The adispatch tool is provided to make starting this kind of job easier.

To use adispatch you create a file with each of the commands you want to run on separate lines. If you want to set any options for the jobs like timelimit or number of cores needed per command you can add SBATCH directives to the top of your command file. Instead of using SBATCH directives you can also give options to the adispatch commands that are passed along to sbatch, like -p express to use the express partition in the example below. The command file can also have comments (starting with #) or empty lines, both of which are ignored.

[user@fe1 ~]$ cat command_file
#SBATCH -c 4
#SBATCH --mem 2g
script param1 param2 ABC
script param2 param3 XYZ
...

[user@fe1 ~]$ adispatch -p express command_file
Submitted batch job 13288671

In this example we have a bunch of commands that specify in the command file that they need 4 cores and 2G of memory each. Additionally we know that they don't take long, so we ask for the express partition when submitting.

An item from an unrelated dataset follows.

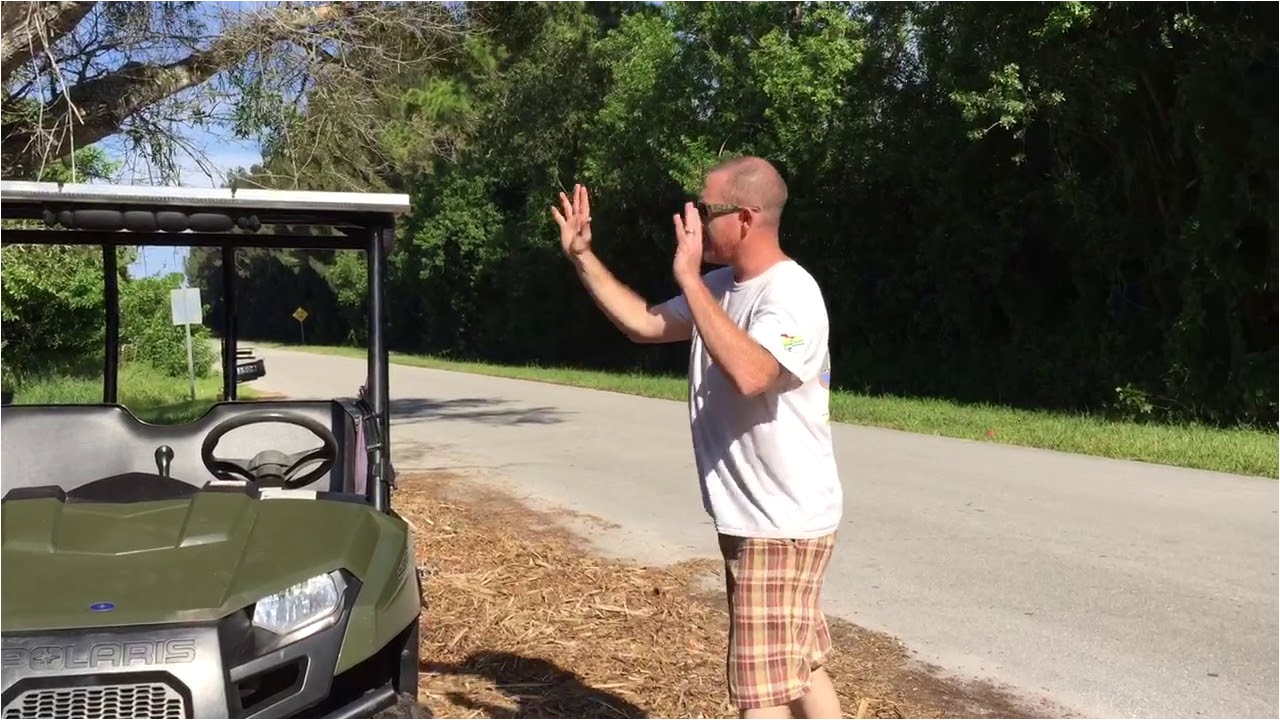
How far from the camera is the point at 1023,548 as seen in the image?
781cm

For any user that have used the old dispatch command, we still have a version of it available that only supports the dispatch -r format. The newer adispatch works better, since the resource usage is more dynamic. If there are a few commands that end up taking significantly longer than the rest the old dispatch would still hold on to enough resources for the "worst case," rather than just what the commands are actually using. With the new version you can also get more cores if the cluster is empty, your jobs can start earlier without having to wait for a larger allocation and jobs from other users can be interleaved - giving a more fair usage overall. The old dispatch also has some limitations. You need to create a wrapper script that doesn't do anything other than calling dispatch and asking for resources. It cannot read SBATCH directives from the command file and needs them to be specified on the command line or in the wrapper script. It needs the timelimit to cover the entire job and not just one of the commands. Finally it doesn't have a way of indicating that each command needs multiple cores.